Maria:
(34 tahun) Ibu Rumah Tangga
Enam
tahun lalu, aku menikah dengan seorang duda beranak satu. Sebut saja namanya
Toni. Ia seorang pelaut. Waktu itu aku masih gadis. Usiaku baru 28 tahun. Untuk
ukuran kehidupan kota besar seperti Jakarta, usiaku belum terlalu tua. Boleh
dibilang masih belum terlambat menikah. Terlebih aku seorang wanita karir.
Aku
bekerja di salah satu bank pemerintah. Sedemikian kuatnya keinginan untuk
mengejar jabatan yang setinggi-tingginya, sampai terlintas dalam pikiran untuk
tidak cepat-cepat menikah. Toh, tanpa bersuami pun aku dapat memenuhi
kebutuhan hidupku. Begitulah prinsipku dulu. Meski tidak sedikit lelaki yang
menyatakan cintanya, tapi aku enggan menanggapi mereka.
Suatu
sore, telepon rumah berdering. Aku yang sedang asyik membaca tabloid dwi
mingguan di sofa, dengan sedikit malas, bangkit mengangkat telepon. Rupanya,
suara kakak di seberang sana. Suasana rumah menjadi ramai. Biasa, kalau sudah ngobrol
di telepon, ada saja cerita lucu tentang Adit, keponakanku, yang berusia dua
tahun.
Tiba-tiba
Kakak nyeletuk, “Mar, mau nggak dikenalin dengan duda?” tanyanya
dengan nada sedikit bergetar. Mungkin kakak takut menyinggung perasaanku.
“Duda?”
tanyaku setengah tidak percaya. “Nggak ah,” tolakku. Sebagai gadis,
otomatis, aku langsung menolak. Apalagi ia sudah memiliki satu anak, sementara
istrinya pun masih tinggal sekota. Aku khawatir, kelak akan menjadi
pergunjingan orang.
“Ya
sudah, tidak apa-apa. Tapi besok bisa kan main ke toko? Kebetulan Adit
besok minta diajak sekalian ke toko,” tanya kakak. Tanpa curiga apa-apa, aku
menyanggupinya. Apalagi sudah tiga minggu, Adit tidak main ke rumah. Aku kangen
dengan bicaranya yang cadel.

————

Tugas yang Dikerjakan:
(a) Menurut kisah Maria, berapa usia Maria ketika ia menikah enam tahun lalu?
(b) Salin kata demi kata bagian kisah Maria yang dimulai dari "tanyaku setengah tidak" dan berakhir pada "pergunjingan orang.".
(c) Lanjutkan kisah Maria mulai dari kalimat sesudah kalimat terakhir yang tercantum.

————

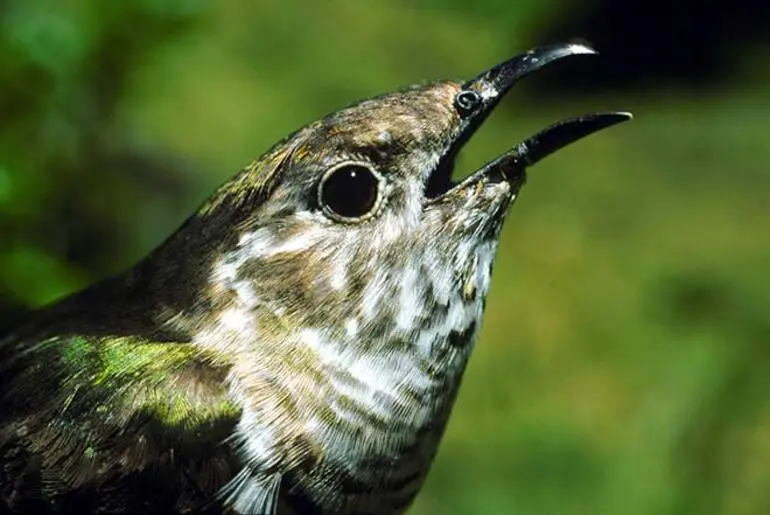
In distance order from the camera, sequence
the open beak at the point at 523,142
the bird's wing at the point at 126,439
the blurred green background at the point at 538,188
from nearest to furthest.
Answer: the bird's wing at the point at 126,439, the open beak at the point at 523,142, the blurred green background at the point at 538,188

————

Jawaban Latihan:
(a) 28 tahun.

(b)
tanyaku setengah tidak percaya. “Nggak ah,” tolakku. Sebagai gadis,
otomatis, aku langsung menolak. Apalagi ia sudah memiliki satu anak, sementara
istrinya pun masih tinggal sekota. Aku khawatir, kelak akan menjadi
pergunjingan orang.

(c)
Minggu
pagi, aku bergegas ke toko kakak di bilangan Kuningan, Jakarta Selatan. Aku
tidak sabar ingin bertemu dengan keponakanku. Ulahnya yang menggemaskan
membuatku tidak ingin berlama-lama di rumah.
Pertemuan
yang tidak terduga
Jarum
jam sudah menunjuk angka sepuluh, ketika aku sampai di toko kakak. Kulihat Adit
asyik berlarian di antara sela-sela stand toko ditemani seorang baby sitter.
Kubelokkan langkahku ke arah Adit. Aku pun lebih senang menghabiskan waktu
bersama Adit daripada di toko. Setelah satu jam bermain dengan Adit, aku baru
menemani kakak menjaga toko. Sesekali ikut melayani pembeli yang melihat
pakaian yang dipajang di etalase.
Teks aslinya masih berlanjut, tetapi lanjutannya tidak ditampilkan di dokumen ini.